Menu
|
You are in:
Evaluate your site -
Choosing a web project - Access
statistics
Access
statistics
Web usage statistics, such as those produced by programs such as
analog cannot
be used to make strong inferences about the number of people who have
read a website or webpage. Although those who compile these statistics
usually try to make this clear, people still insist on misusing them to
make overly strong inferences. Attaching meaning to meaningless numbers
is worse than not having the numbers at all. When you lack information,
it is best to know that you lack the information. Web statistics may
give the user a false sense of knowledge which can be worse than being
knowingly ignorant.
A useful analogy is with putting up advertising posters. You will
never really know how many people have noticed them or read them.
It is not enough to say that the statistics should be taken with a
grain of salt; they should be taken with a salt lick. If you want to
understand why no inference about the number of people reading your
pages can be made from web statistics read on. Otherwise, you may
wish to just trust that statement or may wish to skip to
the section on Quick Questions and Answers.
Web stats are useful for web administrators to get a sense of the actual
load on the server. This is useful for diagnostics and planning, and for
detecting unusual behaviour that may require planning action. The goal
of the administrator is to keep the server running smoothly under
expected loads, while improving the speed and reliability of obtaining
documents from the site. The best way to achieve this is to have
browsers retrieve documents from places closer to where they will be
used (and even from memory) than to get them from the disk on the
server. It is only when the file is retrieved from the server that the
server has the ability to keep track of the access.
Let's take a fictitious example of what might happen when someone in
Nome, Alaska, say at Nome Community College (this would be a polytechnic
in the UK), wants to read
Cranfield's Prospectus.
The user would somehow select the URL with his/her browser, which would
then try the following.
- Browser Cache
- The particular instance of the browser will look in its own
memory (or what it may have saved on the its local disk).
If it finds the page corresponding to the sought for URL there it
will not go any further, and our site will never know that the
request was made.
- Local site cache
- If the page was not in the browser cache, the browser may look
to its site cache.
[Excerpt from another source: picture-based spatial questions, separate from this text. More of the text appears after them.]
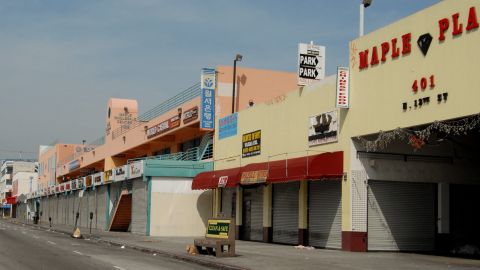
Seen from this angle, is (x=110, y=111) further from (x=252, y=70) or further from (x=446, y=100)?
(x=446, y=100)

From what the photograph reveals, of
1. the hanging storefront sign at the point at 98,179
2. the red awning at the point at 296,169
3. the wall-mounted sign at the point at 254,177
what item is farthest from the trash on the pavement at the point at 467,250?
the hanging storefront sign at the point at 98,179

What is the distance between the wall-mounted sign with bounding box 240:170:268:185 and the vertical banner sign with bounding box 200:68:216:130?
7.23 metres

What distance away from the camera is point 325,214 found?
2666 cm

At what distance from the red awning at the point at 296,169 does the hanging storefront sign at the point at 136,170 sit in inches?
244

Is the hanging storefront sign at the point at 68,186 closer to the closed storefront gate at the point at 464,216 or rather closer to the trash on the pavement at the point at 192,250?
the trash on the pavement at the point at 192,250

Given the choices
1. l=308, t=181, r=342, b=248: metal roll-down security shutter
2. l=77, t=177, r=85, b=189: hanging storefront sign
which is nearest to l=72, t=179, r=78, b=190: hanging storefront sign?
l=77, t=177, r=85, b=189: hanging storefront sign

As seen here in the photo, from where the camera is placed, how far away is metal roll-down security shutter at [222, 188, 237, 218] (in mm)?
35938

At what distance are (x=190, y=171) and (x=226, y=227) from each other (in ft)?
55.3

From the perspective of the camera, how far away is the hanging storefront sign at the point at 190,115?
38812 mm

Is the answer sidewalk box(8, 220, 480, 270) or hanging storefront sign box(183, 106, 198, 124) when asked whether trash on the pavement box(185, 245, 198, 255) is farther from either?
hanging storefront sign box(183, 106, 198, 124)

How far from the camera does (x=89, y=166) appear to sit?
2938 inches

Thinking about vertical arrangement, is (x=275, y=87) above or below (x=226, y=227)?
above

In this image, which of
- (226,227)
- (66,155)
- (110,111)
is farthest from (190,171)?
(66,155)

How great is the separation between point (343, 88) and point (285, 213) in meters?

That is, if someone at the user's same site
recently retrieved the page, it may be available to the user there.
If it finds the page corresponding to the sought for URL there it
will not go any further, and our site will never know that the
request was made.
- Local regional cache
- The site cache may be configured to look in a local regional
cache, say at the University of Alaska, Nome campus which might
provide a caching service for smaller sites around Nome.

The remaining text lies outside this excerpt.